In the Clerk's Office of the District Court for the Southern District of New York.

[Illustration: DADDY HALL'S DONKEY.]


CHAPTER I. Uncle Harvey's Parlor

CHAPTER II. The Evening Walk

CHAPTER III. A Visit to Daddy Hall

CHAPTER IV. The Walk through the Woods

CHAPTER V. What Uncle Harvey said about Rain

CHAPTER VI. How Thomas killed a Hawk


CHAPTER VIII. The Walk to the Creek

CHAPTER IX. The Hard Battle

CHAPTER X. About Corn and the uses of Animals



CHAPTER XIII. The Return Home




Mr. Harvey's two sons, Thomas and John, were very anxious for their cousin, Samuel Reed, to spend the August holidays with them. His father said that he might; and when school was closed for the season, Samuel bade his father good bye, and was soon in the carriage, driving toward Uncle Harvey's country seat.

The boys had not seen each other since New Year's day. It was a happy meeting when Samuel jumped out of the carriage, by the gate leading from the main road up to Mr. Harvey's house; for there his uncle, and two cousins, were waiting for him. Thomas and John, each grasped a hand, while their father led the way to the house. "We were afraid you were not coming," said John. "How tall you have grown since Christmas," exclaimed Thomas. "Were you not tired of being in the hot city such weather as this?" Samuel said that he was; and then they all entered the house, while the driver brought in Samuel's baggage.

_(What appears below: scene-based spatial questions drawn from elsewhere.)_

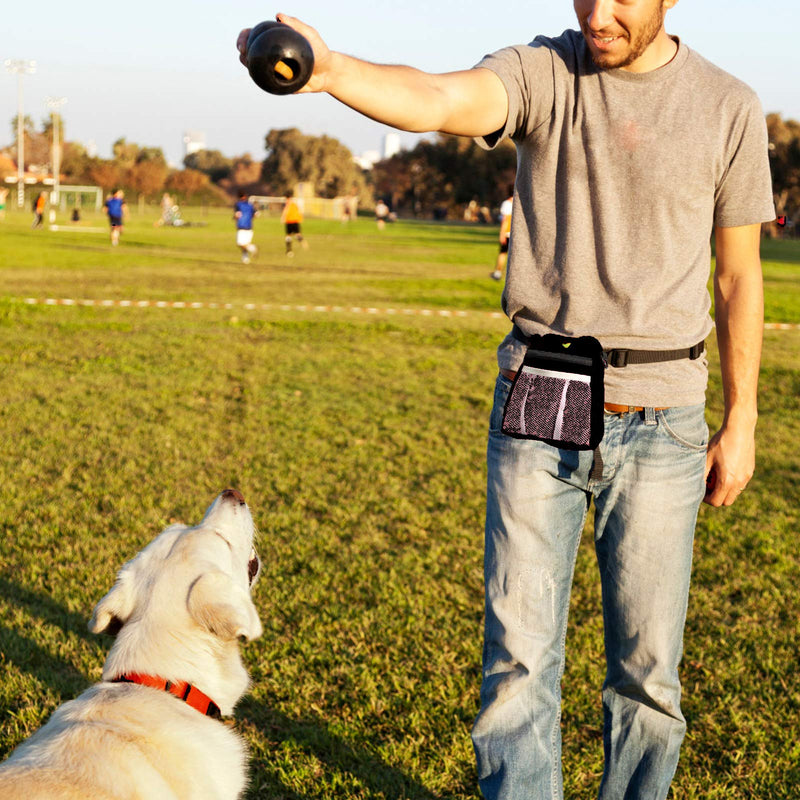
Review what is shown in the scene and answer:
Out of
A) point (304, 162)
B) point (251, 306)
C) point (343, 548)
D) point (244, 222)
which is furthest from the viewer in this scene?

It was about five o'clock in the afternoon when Samuel reached his uncle's house. He was taken into a small parlor, which opened upon a garden where many flowers were in bloom. It was a warm day, but this room was cool and fragrant; and on the table were several plates of fruit, and some cakes, which his uncle caused to be placed there, so that he might eat some as soon as he arrived, While Samuel was eating some of them John said:

"We are so glad you have come, Samuel. Last winter you could see nothing but snow."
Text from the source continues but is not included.